As always, we're proud to be here serving the United States, but at this point, I think we're all ready for a break. Thank you all for your continued support and kindness. The letters, emails, and care packages have been overwhelming and much appreciated.
Until next time, I remain faithfully yours,
CPT Paul W. Cope
Command Judge Advocate
1-108th AV REGT
"Strength and Courage!"
I thought you might enjoy his personal account. God willing, he will be coming home safely in less than 100 days.
But for the thousands who did not make it home, for the thousands who have died in service to our country, for the thousands who have died for our freedom, I hope you will pause at 3:00 as part of The National Moment of Remembrance Act and remember.

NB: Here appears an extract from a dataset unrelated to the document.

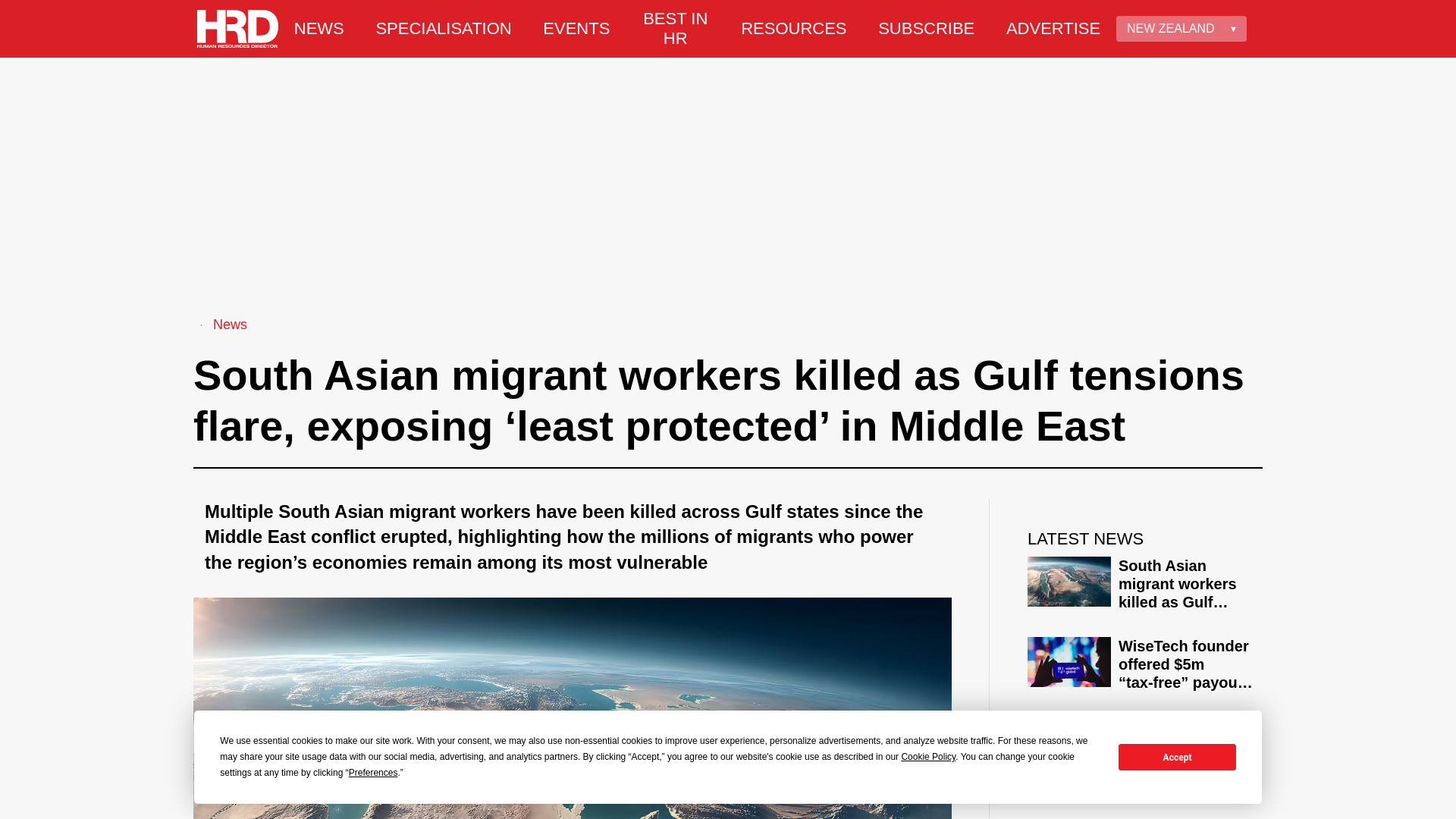 website screenshot of https://www.hcamag.com/nz/news/general/south-asian-migrant-workers-killed-as-gulf-tensions-flare-exposing-least-protected-in-middle-east/569410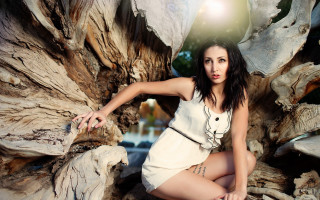 Woman white dress tree trunk 2 - a cave painting free wallpaper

"To ensure the sacrifices of America ’s fallen heroes are never forgotten, in December 2000, the U.S. Congress passed and the president signed into law “The National Moment of Remembrance Act,” P.L. 106-579, creating the White House Commission on the National Moment of Remembrance. The commission’s charter is to “encourage the people of the United States to give something back to their country, which provides them so much freedom and opportunity” by encouraging and coordinating commemorations in the United States of Memorial Day and the National Moment of Remembrance.
The National Moment of Remembrance encourages all Americans to pause wherever they are at 3 p.m. local time on Memorial Day for a minute of silence to remember and honor those who have died in service to the nation. As Moment of Remembrance founder Carmella LaSpada states: “It’s a way we can all help put the memorial back in Memorial Day.”
Wishing you a wonderful day, wherever you are.